We urge the agencies to require that rental housing property operators certify that rents will remain affordable by the standard designated for that property for a minimum of 10 years or provide annual rent roll documentation demonstrating affordability at that standard to receive CRA credit. If banks are to receive credit for ongoing investments or outstanding loans for affordable housing, that housing must be truly fair and affordable to low- and moderate-income renters and communities of color, and examiners should verify that properties remain affordable in order for a bank to receive credit for outstanding financing.

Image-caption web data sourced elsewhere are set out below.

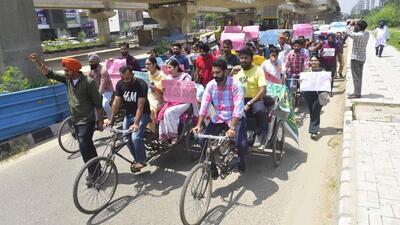 PAU students pulling rickshaws to protest against the state government in Ludhiana. (HT PHOTO)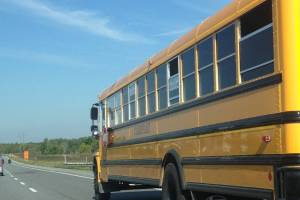 thief stolen school bus Mumbai, thief jumped into drain,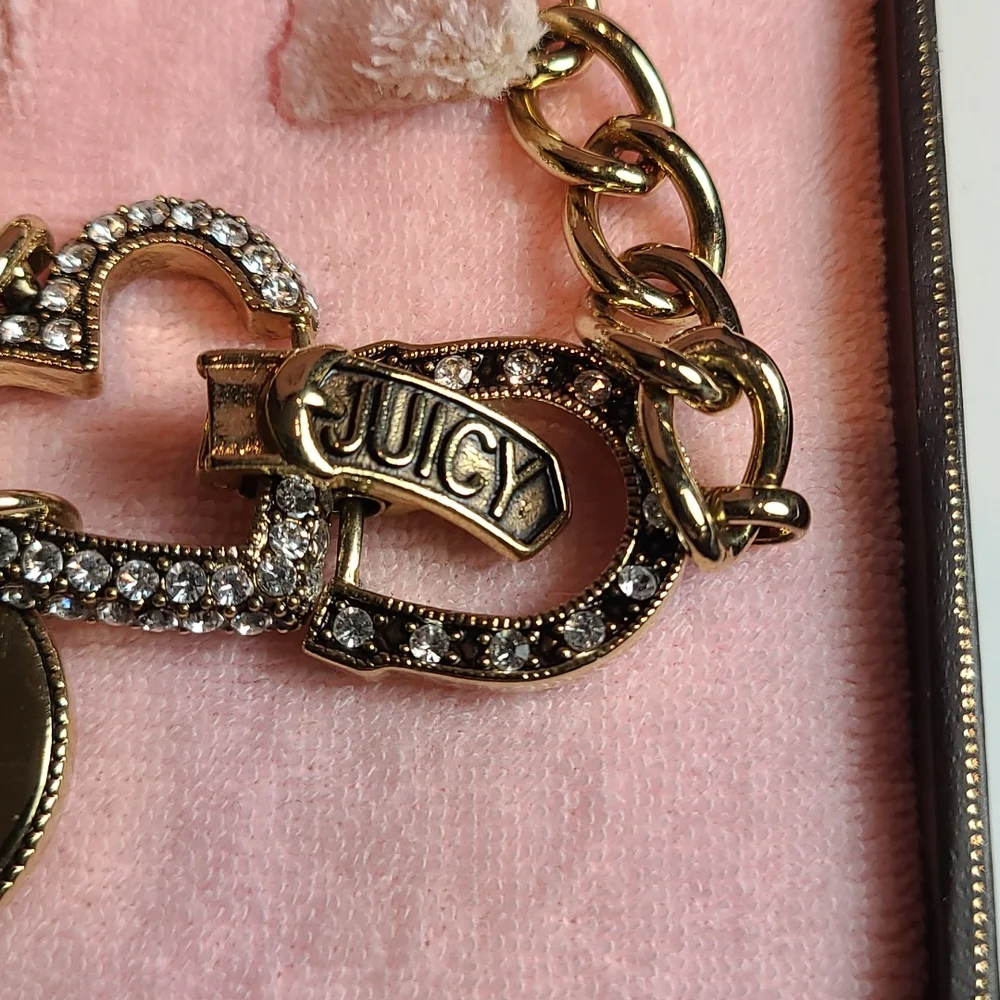 Juicy Couture charm bracelet with Swarovski crystal heart and juicy clasp - Picture 5 of 11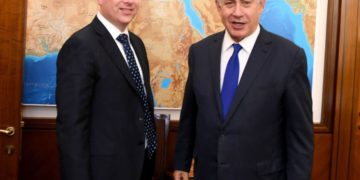 ason Greenblatt se reúne con el primer ministro Netanyahu. (Crédito de la foto: MATTY STERN, EMBASSY TEL AVIV DE EE. UU.)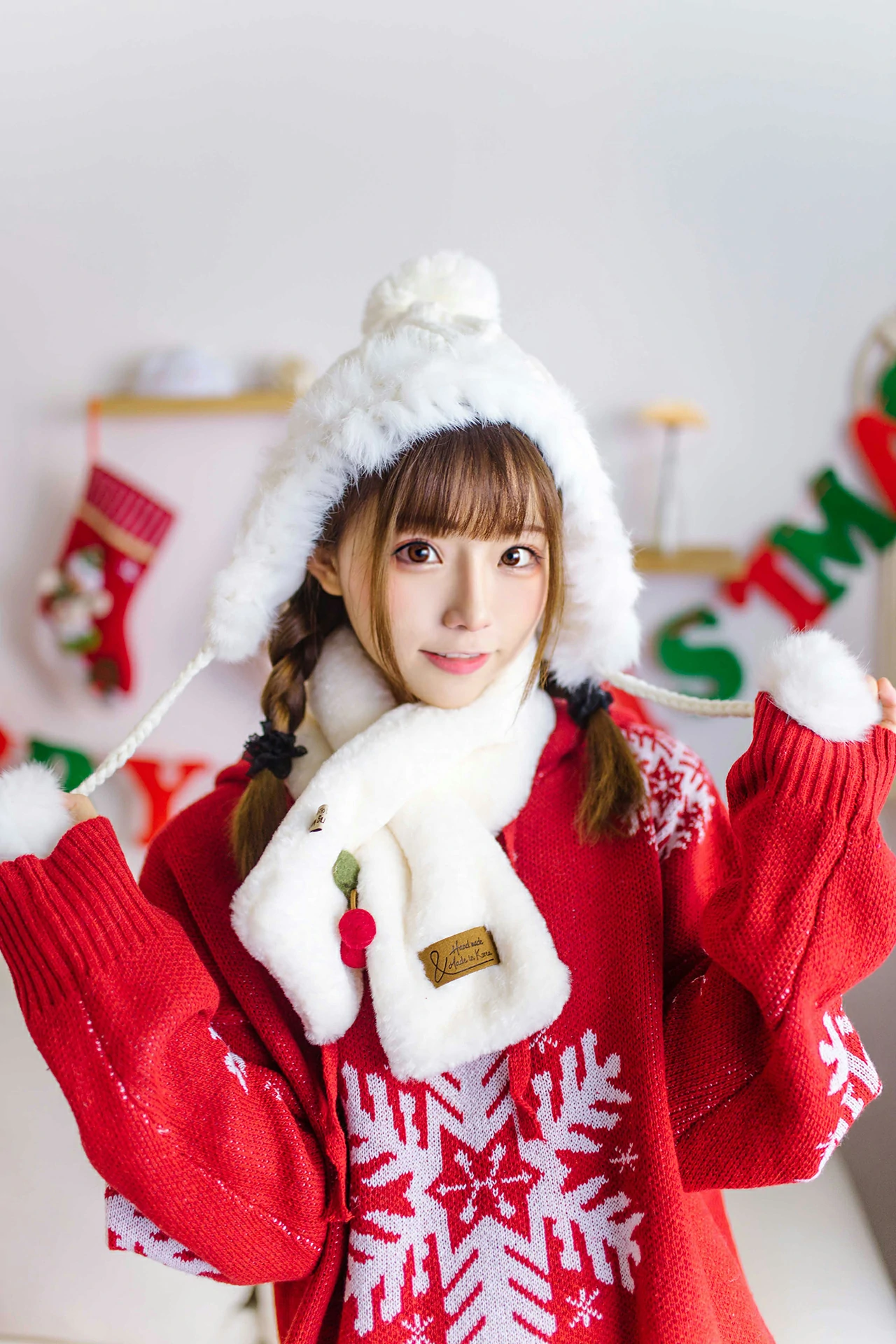 圣诞节 清纯少女 绮太郎Kitaro 红色连身毛衣居家私房写真集,
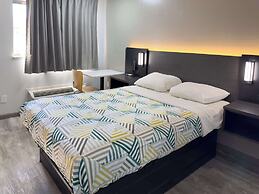 Motel 6 Dyersburg, TN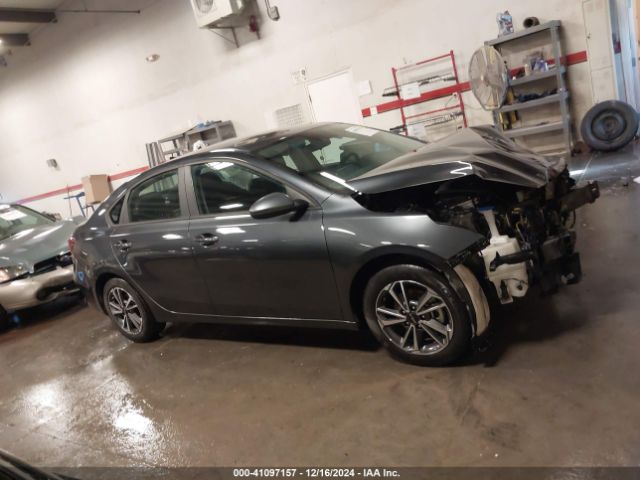 3KPF24AD2PE607225 KIA Forte Lxs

We also urge the agencies to revise the definition of financial literacy to require that financial literacy activities serve low- and moderate-income individuals to receive CRA credit. CRA is explicitly intended to ensure that low- and moderate-income consumers are adequately served by the banking system. Providing CRA consideration for financial literacy activities to anyone, regardless of income, directly conflicts with the CRA’s core mission, and this part of the regulation must be revised to adhere to law.  

Services

A bank’s service offerings, including the distribution of branches, service offerings at those branches, and the provision of high-quality credit and deposit products that meet customers’ needs, are a critical component of CRA evaluation. We support the agencies’ emphasis on both the placement of branches and the responsiveness of offerings and hours at those branches. 

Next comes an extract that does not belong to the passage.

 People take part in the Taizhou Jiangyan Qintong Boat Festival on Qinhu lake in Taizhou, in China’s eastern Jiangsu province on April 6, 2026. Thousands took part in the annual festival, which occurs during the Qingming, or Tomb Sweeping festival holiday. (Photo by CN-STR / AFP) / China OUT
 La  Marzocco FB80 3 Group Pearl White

In addition to the activities that the agencies have proposed to evaluate, we also urge you to evaluate a bank’s offering of low-cost, small dollar lending products that are affordable to low- and moderate-income consumers and offer a safer alternative to predatory payday lending products. Further, we urge you to add consideration of banks’ efforts to serve borrowers with limited English proficiency (LEP) within the services test. The Consumer Financial Protection Bureau (CFPB) reports that LEP individuals face barriers to accessing financial services , and the FDIC has found that individuals who spoke only Spanish were five times as likely to be unbanked as English-speaking households.  It is difficult to imagine that a customer could fully understand the implications of a financial product or service if the terms of that product or service are communicated in a language they do not speak. To ensure that all consumers have access to safe, affordable financial products they understand, assessing banks’ service to LEP customers is critical. 

We also urge you to ensure that the community development services test evaluates whether the bank and its employees use their unique skills to support low- and moderate-income communities and communities of color. The current proposal would allow bank branches in nonmetropolitan areas to receive community development services credit for activities that are not related to financial services, like serving food or organizing a clothing drive. While charitable actions are worthwhile, the CRA is about providing financial services to a community. Community development services should focus on the unique skills bank employees can provide to the many nonprofits and customers in every community, rural and urban, who would benefit from them. 

We applaud the agencies’ collaboration on a single proposal that would maintain consistent CRA compliance standards across all federally-insured banks while increasing transparency and modernizing the CRA to account for the changing operations of our banking system, and we urge you continue working together to finalize a single interagency rule.